In terms of its activist stance, “Question 1” explores a cruel cycle that recurs all too often in today’s politics. By unconventionally presenting the closeted politician as a sympathetic protagonist (instead of a side character or “bad guy”), the audience sees how the antihero’s childhood – dominated by loving but narrow-minded parents – is the foundation from which this self-loathing, two-faced politician is born. Of course, the vitriol he contributes to the political rhetoric as an adult ironically encourages the same kind of prejudice that shaped the narrow-mindedness of his parents.
In other activist terms, “Question 1” tells the dramatic true story of Maine’s same-sex marriage roller coaster. In 2009, Maine Governor John Baldacci became the first governor in the country to sign a same-sex marriage law that had been passed by a legislature. However, a voter referendum called “Question 1” repealed the law before it could go into effect. Three years later, a second voter referendum legalized same-sex marriage within the state. In my show, these remarkable historical events are humanized by the resultant personal struggles of the show’s fictitious characters.
There is value in being grateful for what we’ve won. President Obama has led the most proactive administration in history in the struggle for LGBTQ rights. Governor Cuomo announced regulations to hinder the use of “gay conversion” therapy on young, gay New Yorkers. Major businesses across the country are outspoken in support of the LGBTQ community.

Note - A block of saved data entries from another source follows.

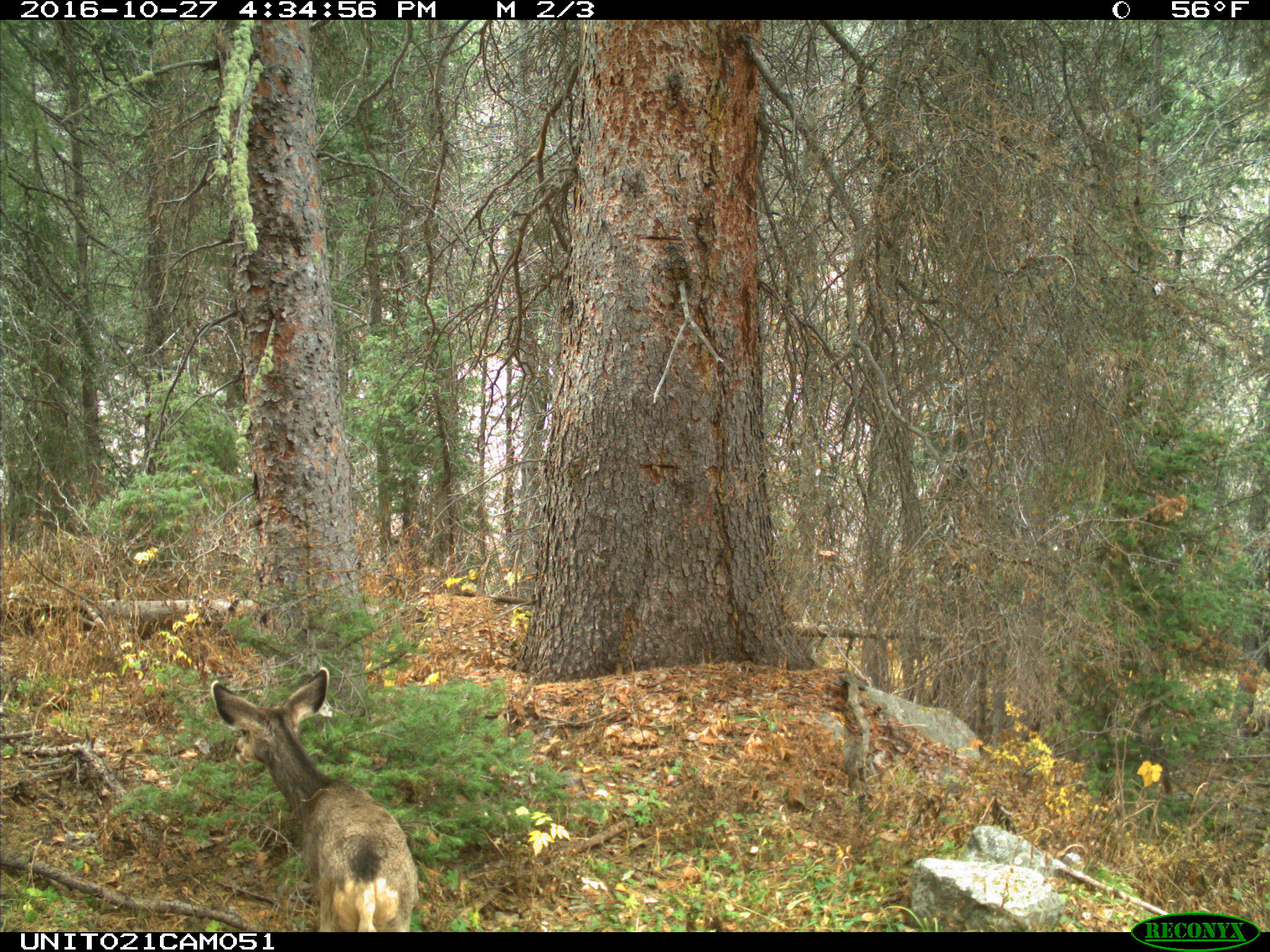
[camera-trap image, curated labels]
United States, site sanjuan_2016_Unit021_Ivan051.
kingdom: Animalia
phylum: Chordata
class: Mammalia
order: Artiodactyla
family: Cervidae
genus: Odocoileus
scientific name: Odocoileus hemionus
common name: mule deer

We also have to remember what work still needs to be done. Some struggles are in the legislative arena. The recent “bathroom bills” that try to dictate which people can use which bathroom is one example. Other discriminatory laws get passed under the guise of “religious freedom.” We still have to pass a federal Equality Act, which would prohibit discrimination based on sexual orientation and gender identity in employment, housing, credit, education, federal funding and access to public places. The high rate of LGBTQ youth suicide remains a tragedy. Prejudice against LGBTQ people is worldwide: gay activists were recently hacked to death in Bangladesh. There is much more work to be done beyond the right to get married. Equality and freedom for all is a long journey. Let’s get on board.
There are numerous organizations you can help. Some that I support include:
- The Trevor Project and its fundraising arm Trevor NextGen.

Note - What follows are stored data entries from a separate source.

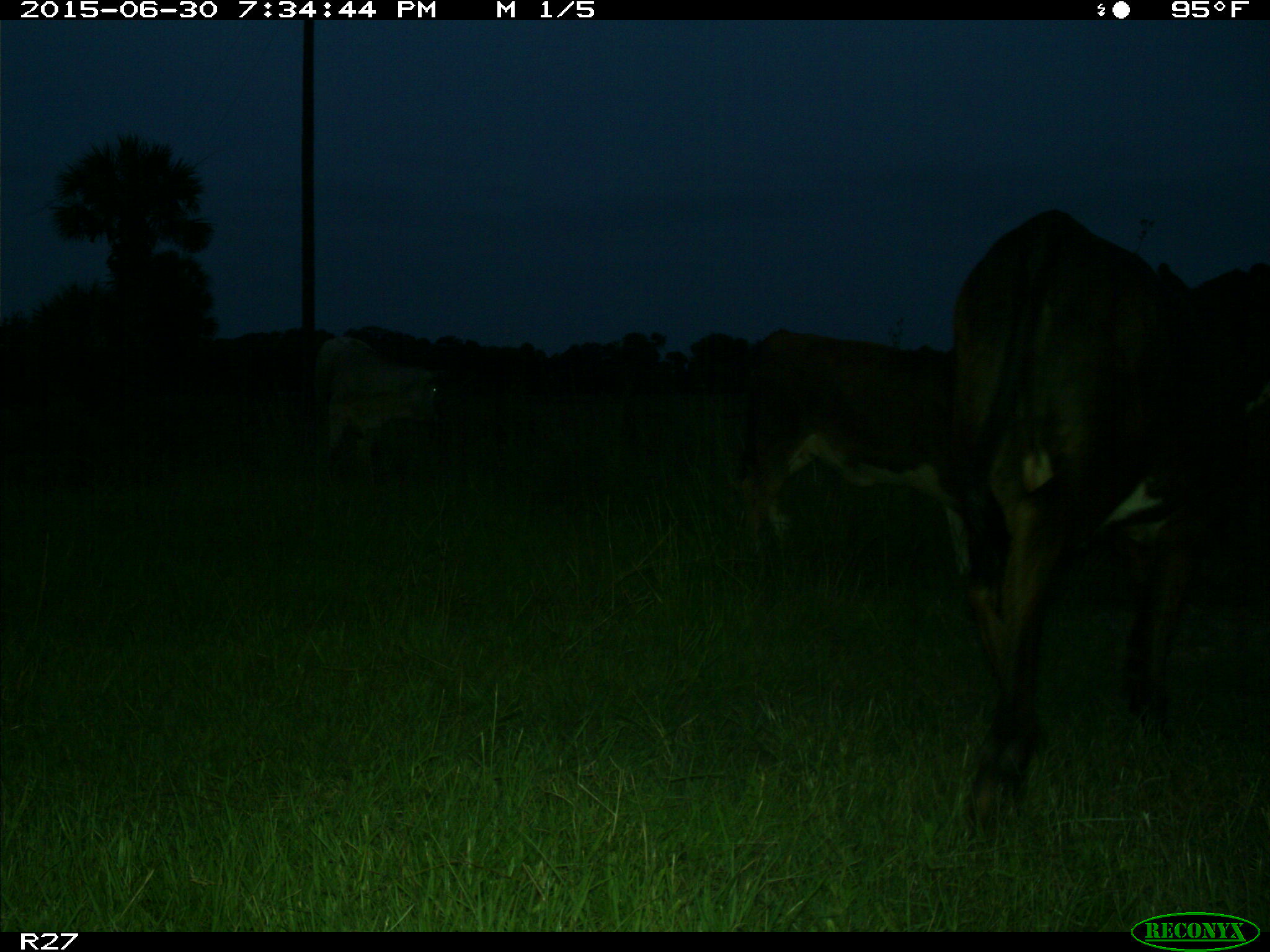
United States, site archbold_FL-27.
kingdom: Animalia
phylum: Chordata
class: Mammalia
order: Artiodactyla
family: Bovidae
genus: Bos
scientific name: Bos taurus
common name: domestic cow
Bos taurus (domestic cow).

- The Tyler Clementi Foundation, which works to end online and offline bullying in schools, workplaces and faith communities.
- The Hetrick Martin Institute, which provides social support and programming for at-risk LGBTQ youth, including outreach homeless services, and the Harvey Milk High School, which offers a safe educational environment.
“He was gay. And I was gay. And he killed himself. And I … became an activist Broadway musician.”
Chris Reza has been a member of Local 802 since 2011.